### Problems to work on
1 – Answer these from the email about running more than one service on one box:
(a) What tends to increase when each service is given its own dedicated machine?
(b) What role does the reply suggest the BDC could take?
(c) What event came before Michael Kjorling was allowed to buy a dedicated hardware firewall?
2 – In the email about running more than one service on one box, copy the part from "It all depends" to "in good shape." exactly, word for word.

### Passage to read
-------------------------

Re: Running more than one service on one box

From: Dustin Puryear (dpuryear@usa.net)
Date: 09/14/01


Subject: Re: Running more than one service on one box
From: Dustin Puryear <dpuryear@usa.net>
To: Michael Kjorling <michael@kjorling.com>
Date: 14 Sep 2001 16:41:25 -0500
Message-Id: <1000503685.27848.38.camel@crack.vedalabs.com>

It all depends on the size and type of company you work for, at least in
my experience. It can be pretty expensive to delegate each service to a
dedicated machine. However, when you do this your level of availability
tends to increase because a broken box will not take out multiple
services.

Personally, I have never worked for a large company (I always end up
with the small to medium sized ones), and budgets are always tight. Keep
a good dedicated firewall, make sure each service has a backup, tighten
your servers, and you may find yourself in good shape.

For example, in a small network it can be very sensible to allow a PDC
to handle file sharing services, while dedicating a separate box as an
Exchange server. Your BDC could then be the database server, and so
forth.

Basically, be realistic. Is the increased security worth the investment?

Regards, Dustin

On Thu, 2001-09-13 at 11:26, Michael Kjorling wrote:
> -----BEGIN PGP SIGNED MESSAGE-----
> Hash: SHA1
>
> Please apologize me if this has been asked before, but I haven't seen
> it lately at least.
>
> Right now several of my servers are serving more than one thing - one
> does web, mail (both SMTP and POP), and DNS. Another does the same and
> adds the usual risks with being a workstation as well.
>
> I have been lobbying to split this up on more machines, and using one
> per service. That is, let one machine handle the email (possibly
> forwarding it to internal systems), let one handle the web, two for
> DNS (master and slave) and so on. But we are talking about a pretty
> small company so I am having a problem of getting the hardware this
> would require. It took an actual break-in to one of the systems before
> I was allowed to buy a dedicated hardware firewall, and I would prefer
> not having to go through the same mess again.

-------------------------

### Data rows
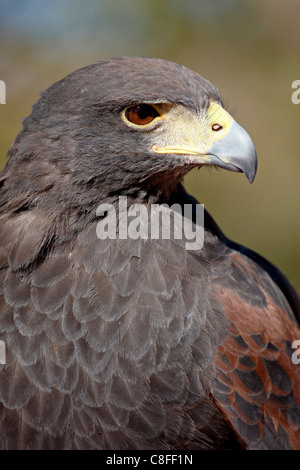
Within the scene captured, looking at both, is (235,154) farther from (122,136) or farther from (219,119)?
(122,136)

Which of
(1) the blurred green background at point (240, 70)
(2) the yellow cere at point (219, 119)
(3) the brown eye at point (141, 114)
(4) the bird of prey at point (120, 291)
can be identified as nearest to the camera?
(4) the bird of prey at point (120, 291)

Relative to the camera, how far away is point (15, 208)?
2.95 meters

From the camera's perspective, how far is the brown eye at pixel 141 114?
9.42 feet

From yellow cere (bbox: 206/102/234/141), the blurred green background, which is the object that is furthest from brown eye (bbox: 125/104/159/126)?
the blurred green background

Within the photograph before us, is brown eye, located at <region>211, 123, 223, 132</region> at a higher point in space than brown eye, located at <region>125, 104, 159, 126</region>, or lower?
lower

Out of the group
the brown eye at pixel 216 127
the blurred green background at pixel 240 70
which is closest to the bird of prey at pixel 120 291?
the brown eye at pixel 216 127

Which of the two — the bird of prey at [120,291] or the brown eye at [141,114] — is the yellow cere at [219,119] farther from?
the brown eye at [141,114]

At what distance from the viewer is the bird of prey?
277 centimetres

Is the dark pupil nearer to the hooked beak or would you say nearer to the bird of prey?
the bird of prey

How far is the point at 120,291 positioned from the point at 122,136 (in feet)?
2.28

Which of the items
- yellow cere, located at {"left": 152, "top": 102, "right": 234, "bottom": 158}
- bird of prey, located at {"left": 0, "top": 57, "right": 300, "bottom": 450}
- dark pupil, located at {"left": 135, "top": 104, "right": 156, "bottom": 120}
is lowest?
bird of prey, located at {"left": 0, "top": 57, "right": 300, "bottom": 450}

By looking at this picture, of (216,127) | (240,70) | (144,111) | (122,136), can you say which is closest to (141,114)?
(144,111)

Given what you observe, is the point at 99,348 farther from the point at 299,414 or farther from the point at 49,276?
the point at 299,414
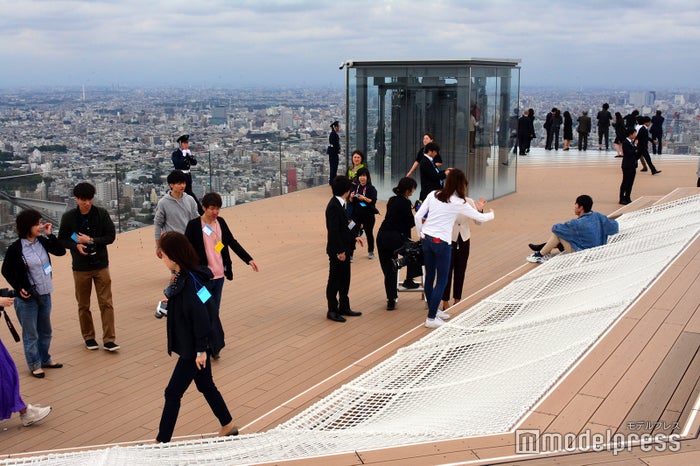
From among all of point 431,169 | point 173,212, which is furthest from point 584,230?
point 173,212

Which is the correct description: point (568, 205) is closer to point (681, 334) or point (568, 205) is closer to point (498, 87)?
point (498, 87)

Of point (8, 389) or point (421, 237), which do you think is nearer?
point (8, 389)

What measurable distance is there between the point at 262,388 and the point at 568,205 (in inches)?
475

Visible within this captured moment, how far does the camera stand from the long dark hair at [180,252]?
5.38m

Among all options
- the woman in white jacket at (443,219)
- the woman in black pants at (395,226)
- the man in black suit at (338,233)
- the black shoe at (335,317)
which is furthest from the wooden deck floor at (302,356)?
the woman in black pants at (395,226)

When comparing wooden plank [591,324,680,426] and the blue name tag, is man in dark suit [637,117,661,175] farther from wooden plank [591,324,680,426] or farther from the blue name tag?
the blue name tag

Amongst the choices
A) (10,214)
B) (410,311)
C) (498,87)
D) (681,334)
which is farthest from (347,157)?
(681,334)

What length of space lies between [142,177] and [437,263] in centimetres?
847

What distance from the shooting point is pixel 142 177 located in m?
15.1

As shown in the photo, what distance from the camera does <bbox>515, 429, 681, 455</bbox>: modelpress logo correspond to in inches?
158

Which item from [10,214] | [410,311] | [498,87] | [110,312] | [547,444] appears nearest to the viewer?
[547,444]

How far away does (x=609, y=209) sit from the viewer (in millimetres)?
16719

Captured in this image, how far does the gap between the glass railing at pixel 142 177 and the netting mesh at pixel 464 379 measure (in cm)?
839

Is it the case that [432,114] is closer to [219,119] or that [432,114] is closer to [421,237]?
[421,237]
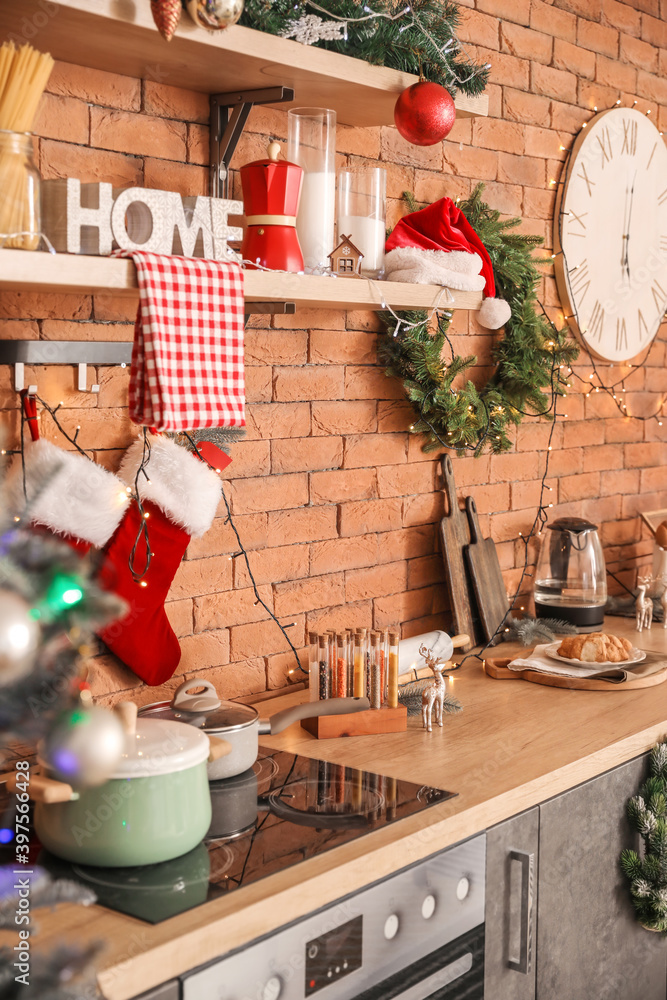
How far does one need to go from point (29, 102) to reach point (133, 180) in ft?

-------------------------

### Results
1 –
(a) The level of availability.
(b) The database server.
(c) An actual break-in to one of the systems.

2 –
It all depends on the size and type of company you work for, at least in
my experience. It can be pretty expensive to delegate each service to a
dedicated machine. However, when you do this your level of availability
tends to increase because a broken box will not take out multiple
services.

Personally, I have never worked for a large company (I always end up
with the small to medium sized ones), and budgets are always tight. Keep
a good dedicated firewall, make sure each service has a backup, tighten
your servers, and you may find yourself in good shape.